Quantitative modeling of pentose phosphate pathway response to oxidative stress reveals a cooperative regulatory strategy

Abstract

AbstractLiving cells use signaling and regulatory mechanisms to adapt to environmental stresses. In the case of oxidative stress due for instance to hydrogen peroxide exposure, the adaptation response relies on co-regulation of enzymes in both glycolysis and pentose phosphate pathways (PPP), so as to support PPP-dependent NADPH and redox homeostasis. To understand the regulatory logic underlying early oxidative stress response, available metabolomics and 13C fluxomics dataset are used to infer a probabilistic ensemble of kinetic models. Model ensemble properties of parameter distributions, transient dynamics, dose-response curves and loss-of-function phenotypes all highlights significant and cooperative effects of allosteric regulations of G6PD, PGI and GAPD in early oxidative response.
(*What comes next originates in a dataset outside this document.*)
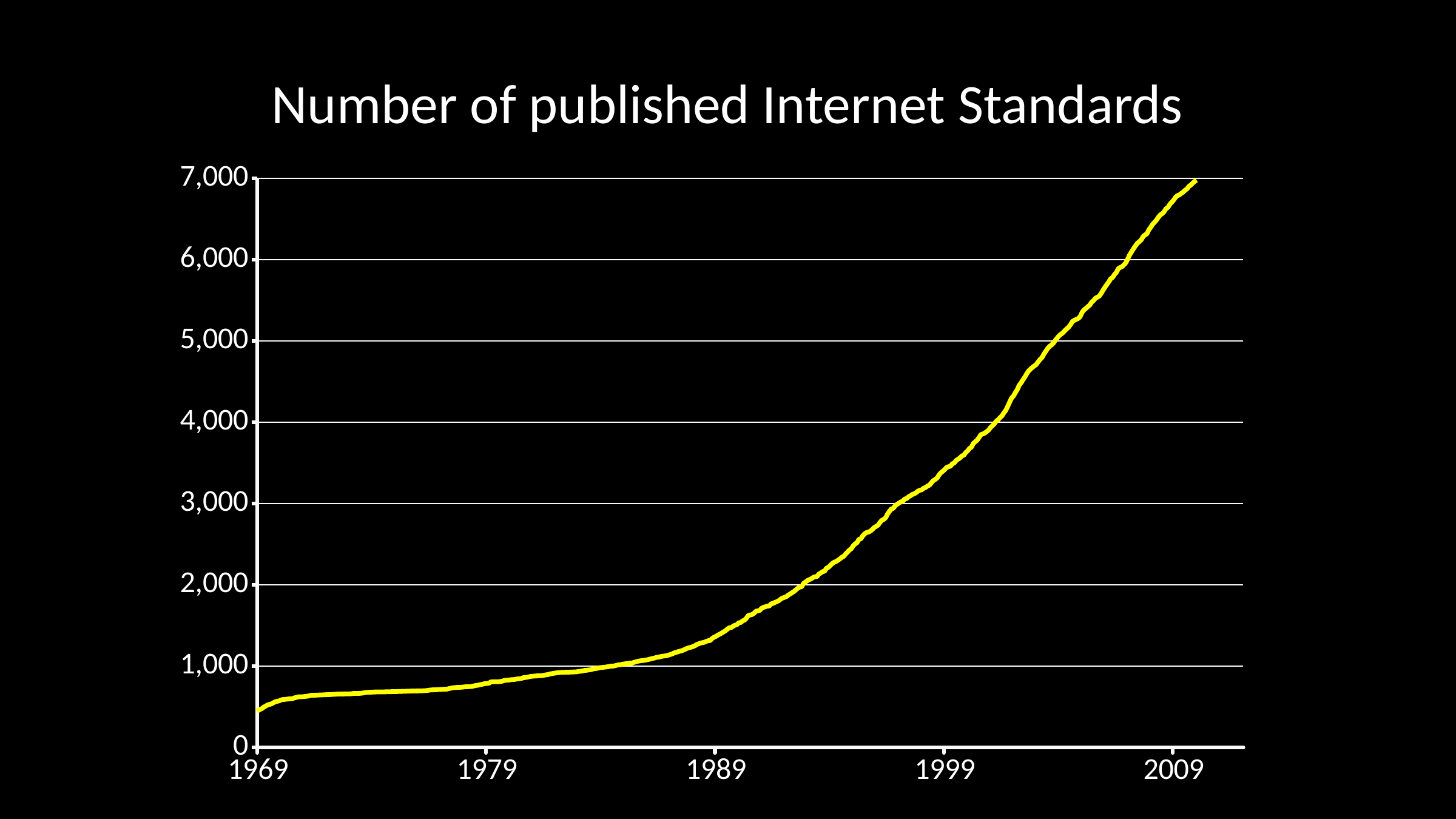
Is the value for 1999 greater or less than 2,000? greater What is the highest value shown on the vertical axis? 7,000 Is the value for 1989 greater or less than 1,000? greater What is the first year labelled on the horizontal axis? 1969 Is the value for 1969 greater or less than 1,000? less Which year has the higher value, 1979 or 1999? 1999 Do the values rise or fall from 1969 to 2009? rise What kind of chart is shown on the slide? line chart What is the title of the chart? Number of published Internet Standards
Indeed, efficient flux rerouting into PPP is shown to require dose-dependent coordination between upregulated G6PD enzyme and increased G6P metabolite, the latter requiring fine-tuned inhibition of upper and lower glycolytic enzymes. This set of allosteric regulation also combines negative and positive feedback loops in a subtle manner prone to generate paradoxical perturbation phenotypes for instance related to 6PGD modulation.